So this olelongrooffan has shared with my fellow Hoons that I had the opportunity to
party my ass off attend the Rolex24 at Daytona with a great bunch of friends a few weekends ago down here in the World Center of Racing. While out at my local race track, I checked out a bunch of pretty cool, at least to this olelongrooffan, car related stuff and one of those things was the Heritage Exhibition in the TheFanZone down there in the infield. While I have previously shared a few images of Grand Marshall Hurley Haywood’s Porsches and lone Jaguar, there were a bunch of other classic racecars there and, if so inclined, feel free to make the jump to see a few more of them.
One of the pretty damn cool cars spotted was the Porsche 962 sponsored by Lowenbrau and fielded by Holbert Racing beginning in the 1984 season. Based on what those boys over at sportscardigest have to say about it, it was the most successful 962 ever run. And I have no reason to doubt them based on its overall record. The other racecar in the above image is also a 962 although this one is a 1987 model year beauty. According to The Gentlemen over at Hemmings, this number 5 race car was run for Bob Akins by this year’s Grand Marshall. Although the one Hemmings talked about had black front fenders, this olelongrooffan can’t help but believe that given the fact it was included in this year’s Heritage Exhibition, there is some Hurley Haywood connection. And of the 92 Porsche 962s built here are two of them in one place gathered up just for your and my enjoyment. Yeah, life is grand. But in my favorite tagline ever, “But Wait! There’s More.” Thanks AW.
Now I realize this image of this Group 44’s TR7 racecar is not the most clear, this olelongrooffan just had to include it just because wedge racecar.
Just behind that wedge racecar was this iconic 1966 Porsche 911. According to the placard just to the driver’s side of this racecar, it is one of the first two 911s delivered to the United States and it was delivered to Brumos Porsche in Jacksonville, Florida for demonstrations. Porsche said “if anybody who wanted to drive a 911 just had to get to Brumos and they could test drive the 911.” Jack Ryan, a racecar driver and VW dealer in Hotlanta bought this 911 and decided to run it in the 1966 24 Hour race in Daytona.
The director of motorsports at the time, Huscke von Hanstein, frowned upon this idea as he felt that if the 911 was ready to run the 24, Porsche would have brought one of their own. “It’s my car and I’m entering it,” was Jack Ryan’s response. And he did. When 1/2 way through the race it was leading its class, Herr Hanstein threw the entire support of the extensive factory teams toward that Brumos prepared 911. Regardless of that involvement, it ended up winning its class and became the first 911 to win a road course race. A 911 had previously won a rally race but this one was the first to win a road race in the world. And this olelongrooffan was inches away from it. And as much as I wish I were a really good fiction writer, this olelongrooffan just can’t make this shit up.

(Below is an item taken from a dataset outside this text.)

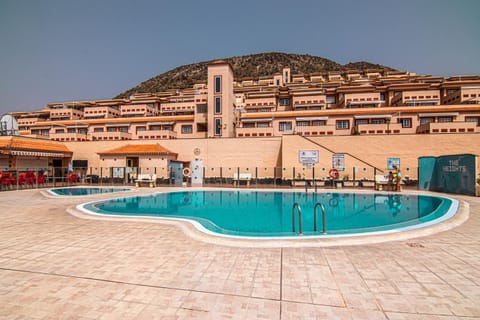 Property building, Pool view, Swimming pool, Swimming pool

By The Way…wasn’t Jack Ryan the name of a hero in certain spy novels in years past? Knowing that Author, I would suspect there could be some obscure connection between the two.
And just to demonstrate the range of racecars seen at the Heritage Exhibition this year, sitting catty-corner from that milestone race winning 911 was this Lucas equipped Lotus powered Ford Cortina.
This is a pretty sweet oleracecar that was built by Ford and powered by the British powerhouse, Lotus. This olelongrooffan believes it may be the first time I had ever seen one of these in the
flesh metal. One of my Hooniverse contributors used that “metal” terminology and this olelongrooffan is shamelessly stealing it. Thanks BTW.
Yeah, the date plate on this one verifies it is “A Ford Product Made in England” racecar and those carbs just to the north of that data plate? I wanna say they are Strombergs or something equally as obscure. Unfortunately the image this olelongrooffan took of them was nibbled by my elcheapoebay acquired image taker and I just don’t seem to remember. What say my fellow Hoons?
And just a quick look at the dashboard of this somewhat rare LHD Cortina before this olelongrooffan spun around to see
the ass end of a bunch of Hurley Haywood’s racecars I had seen earlier from the front side. And I gotta tell ya, I love the Brumos slogan, “We Race What We Sell.” The “Ultimate Driving Machine” is the only other tag line that comes close, IMHO. “Joy” will never do it for me.
The last Heritage Exhibition racecar this olelongrooffan is going to share with my fellow Hoons is this Chevrolet Intrepid. It was designed in conjunction with Pratt and Miller Engineering and Bob Riley to compete in its class in IMSA. It proved to be too slow on my Daytona Beach track even with Tommy Kendall behind the wheel as it had to much downforce. It was easily 30 MPH slower than its competition and it was completely redesigned by Bob Riley and his son, Bill, and that redesign later went on to win numerous 24 Hour class wins at the Daytona International Speedway.
Ever wonder why Chrysler didn’t do this with their Intrepid?